Call for Essays
English version
Marcel Duchamp, L.H.O.O.Q, 1919
VCS – Visual Culture Studies
Call for Essays
#11
"Contemporary Duchamp”
edited by Federico Vercellone, Luisa Sampugnaro and Danilo Eccher
Marcel Duchamp is now considered one of the most important artists of the 20th century worldwide. His influence continues to stimulate a variety of spheres of artistic production as well as critical and philosophical research, extending far beyond the confines of the art world.

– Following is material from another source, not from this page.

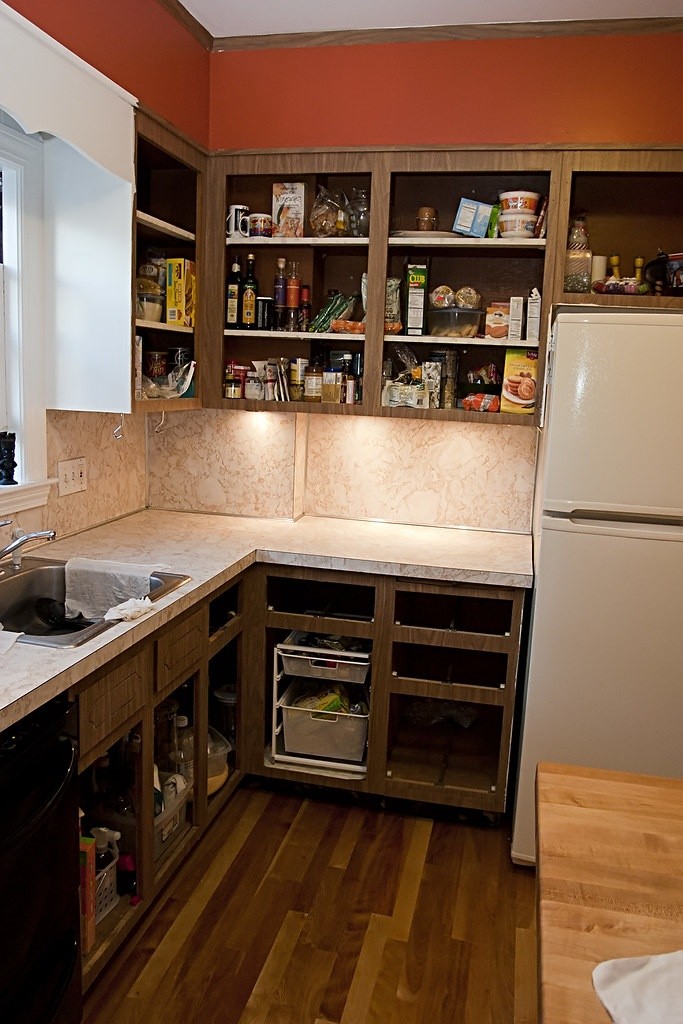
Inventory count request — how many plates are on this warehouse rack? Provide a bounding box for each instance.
[390,230,465,239]
[503,378,535,404]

This impressive vitality inspires VCS #11, an issue dedicated to the theme of “Contemporary Duchamp”. The unequivocal starting point is that the conceptual density and artistic significance of Duchamp's discourse, gestures and poetics are far from having exhausted their potential. If something like a Duchampian legacy lives on in our era, it resides above all in the fact that the key elements of that experience relaunch, in the heart of the 2000s, the perennial “telluric” vocation of art: to open up gaps in practice and points of friction in the dominant cultural scheme; to force the imagination; subverting the perception of time, space and objects; questioning the status of institutions and eliciting their hidden mechanisms; interrogating the operational perimeter of the work/production/artwork triad; questioning the hinging of art in the sphere of symbolic autonomy and compensation. Now, this vast problematic field that Duchamp has opened up is destined to take shape in new discursive forms and dimensions if we consider it in the light of the refraction between the world of contemporary art and the main challenges facing the 21st century: the ecological crisis and the posthuman; the increasingly absorbing expansion of the Technosphere; the link between sensory overexposure and anaesthetization dynamics (Senaldi 2019); the capitalism-acceleration paradigm (Rosa 2015; Haladyn 2023); the advance of populism, the consumption of images and its reverberation on the collective unconscious; the temptation of the inorganic that fuels the increasingly insistent reappearance of the nuclear spectre.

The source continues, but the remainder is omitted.